Directions: For each record that follows, write out an identical copy.

Source data:
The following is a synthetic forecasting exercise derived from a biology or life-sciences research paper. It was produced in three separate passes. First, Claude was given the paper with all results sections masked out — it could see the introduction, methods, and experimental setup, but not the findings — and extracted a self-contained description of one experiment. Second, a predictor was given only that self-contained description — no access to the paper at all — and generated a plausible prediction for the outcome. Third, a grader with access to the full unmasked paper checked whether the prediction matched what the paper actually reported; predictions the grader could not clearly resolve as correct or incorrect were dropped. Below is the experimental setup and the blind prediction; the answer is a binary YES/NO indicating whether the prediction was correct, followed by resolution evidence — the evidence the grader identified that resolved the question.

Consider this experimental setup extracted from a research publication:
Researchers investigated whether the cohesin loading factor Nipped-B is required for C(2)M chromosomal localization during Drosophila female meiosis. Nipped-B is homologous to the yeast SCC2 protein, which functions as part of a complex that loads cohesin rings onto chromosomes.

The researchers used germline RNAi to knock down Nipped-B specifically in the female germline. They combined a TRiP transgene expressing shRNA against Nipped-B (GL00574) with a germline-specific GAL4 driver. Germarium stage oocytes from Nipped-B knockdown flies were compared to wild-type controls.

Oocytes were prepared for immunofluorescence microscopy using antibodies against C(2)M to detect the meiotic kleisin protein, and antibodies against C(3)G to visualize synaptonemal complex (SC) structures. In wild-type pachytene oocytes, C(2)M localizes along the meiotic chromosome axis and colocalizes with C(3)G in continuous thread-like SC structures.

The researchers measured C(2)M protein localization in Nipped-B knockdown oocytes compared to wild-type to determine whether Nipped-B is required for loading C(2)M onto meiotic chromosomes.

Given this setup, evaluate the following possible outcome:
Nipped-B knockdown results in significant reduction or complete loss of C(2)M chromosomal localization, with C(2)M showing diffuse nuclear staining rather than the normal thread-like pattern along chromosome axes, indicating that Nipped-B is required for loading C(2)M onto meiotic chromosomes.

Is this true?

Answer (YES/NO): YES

Task solution:
The following is a synthetic forecasting exercise derived from a biology or life-sciences research paper. It was produced in three separate passes. First, Claude was given the paper with all results sections masked out — it could see the introduction, methods, and experimental setup, but not the findings — and extracted a self-contained description of one experiment. Second, a predictor was given only that self-contained description — no access to the paper at all — and generated a plausible prediction for the outcome. Third, a grader with access to the full unmasked paper checked whether the prediction matched what the paper actually reported; predictions the grader could not clearly resolve as correct or incorrect were dropped. Below is the experimental setup and the blind prediction; the answer is a binary YES/NO indicating whether the prediction was correct, followed by resolution evidence — the evidence the grader identified that resolved the question.

Consider this experimental setup extracted from a research publication:
Researchers investigated whether the cohesin loading factor Nipped-B is required for C(2)M chromosomal localization during Drosophila female meiosis. Nipped-B is homologous to the yeast SCC2 protein, which functions as part of a complex that loads cohesin rings onto chromosomes.

The researchers used germline RNAi to knock down Nipped-B specifically in the female germline. They combined a TRiP transgene expressing shRNA against Nipped-B (GL00574) with a germline-specific GAL4 driver. Germarium stage oocytes from Nipped-B knockdown flies were compared to wild-type controls.

Oocytes were prepared for immunofluorescence microscopy using antibodies against C(2)M to detect the meiotic kleisin protein, and antibodies against C(3)G to visualize synaptonemal complex (SC) structures. In wild-type pachytene oocytes, C(2)M localizes along the meiotic chromosome axis and colocalizes with C(3)G in continuous thread-like SC structures.

The researchers measured C(2)M protein localization in Nipped-B knockdown oocytes compared to wild-type to determine whether Nipped-B is required for loading C(2)M onto meiotic chromosomes.

Given this setup, evaluate the following possible outcome:
Nipped-B knockdown results in significant reduction or complete loss of C(2)M chromosomal localization, with C(2)M showing diffuse nuclear staining rather than the normal thread-like pattern along chromosome axes, indicating that Nipped-B is required for loading C(2)M onto meiotic chromosomes.

Is this true?

Answer (YES/NO): YES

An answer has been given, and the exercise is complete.